Augmented Reality: How Niantic and Pokemon Go Will Change the Way We Play Games
We're all about to live in a Pokémon World...
In a GameSkinny article last month, all of us were introduced to Pokémon Go. We learned that the next Pokémon game wouldn't come to the 3DS, like everyone would have expected. Instead, it was revealed that it will be coming to our smartphones.
Since Nintendo has been saying that they are ready to develop for mobile since March of this year (and likely before that, since Pokemon Go has been in development since 2013), this move should not have been unexpected in retrospect. The mobile market isn't exactly new to Nintendo, since they have had some small successes in Japan as far back as December of last year with their Collectable Badge Center.
Oh, and they also bought ten percent of deNA, a Japanese mobile developer.
...And Ingress Brought Us There
Niantic, the second half of the partnership with Nintendo, is in charge of creating every aspect of the Augmented Reality in Pokémon Go. These are the developers behind Ingress, another Augmented Reality Game that uses much of the same underlying framework as Pokémon Go; Traveling to specific sites, special events, and story elements woven in all the while. Ingress players have had full scale battles in Disneyland, Longshore, and entire thousand mile swaths of land on more than four continents.

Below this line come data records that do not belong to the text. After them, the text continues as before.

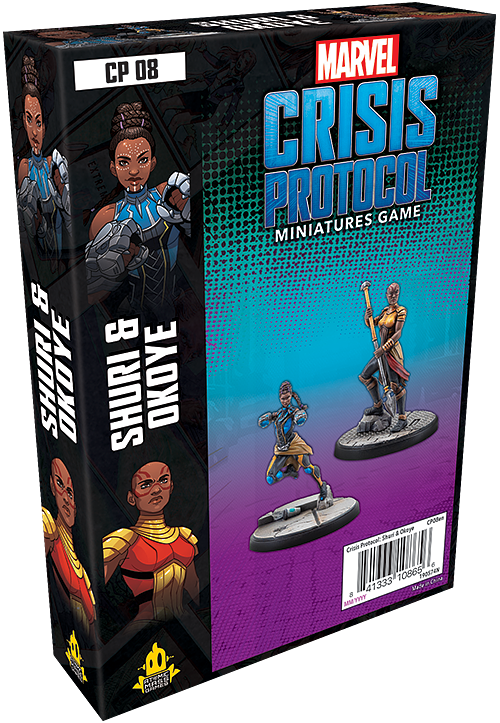 Marvel: Crisis Protocol - Shuri and Okoye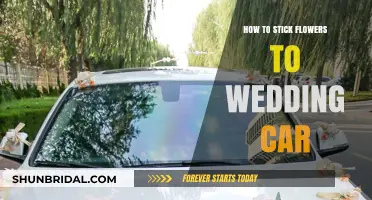 Creative Ways to Adorn Your Wedding Car with Flowers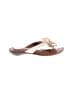Born Crown Ivory Flip Flops Size 8 - photo 1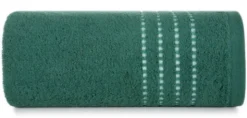 Ręcznik Kąpielowy Fiore (13) 50 x 90 Zielony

If this is the future of Pokémon, we might just have a revolution on our hands. Right now, people are usually tied to Wi-fi battles or yearly tournaments in one location. Now you might find people in real, tangible locations all over the world ready to battle or trade with you at a moment's notice anywhere, any time of year. Once where you had to sit for hours just to make enough progress to find that rare monster, or level up to get that Charizard, you can just open up your front door and find one standing across the street, ready for you to catch them.
...And the Reality
All of that being said, this is all theoretical of course. We can infer from the trailer that we can see the monsters from our device’s camera, but not whether it will display the actual space beyond, or a generic backdrop, as seen in the promotional photos. We also do not know how much the peripherals or extra in-app items will cost, or how much they will affect standard gameplay, or how this might interact with future main releases.
In the end, Nintendo and Niantic have some lofty goals and a lot of potential to do something downright amazing. However, these are many questions that still remain unanswered, and there are a lot of fans, including myself, that will be watching this project with much interest in the coming months.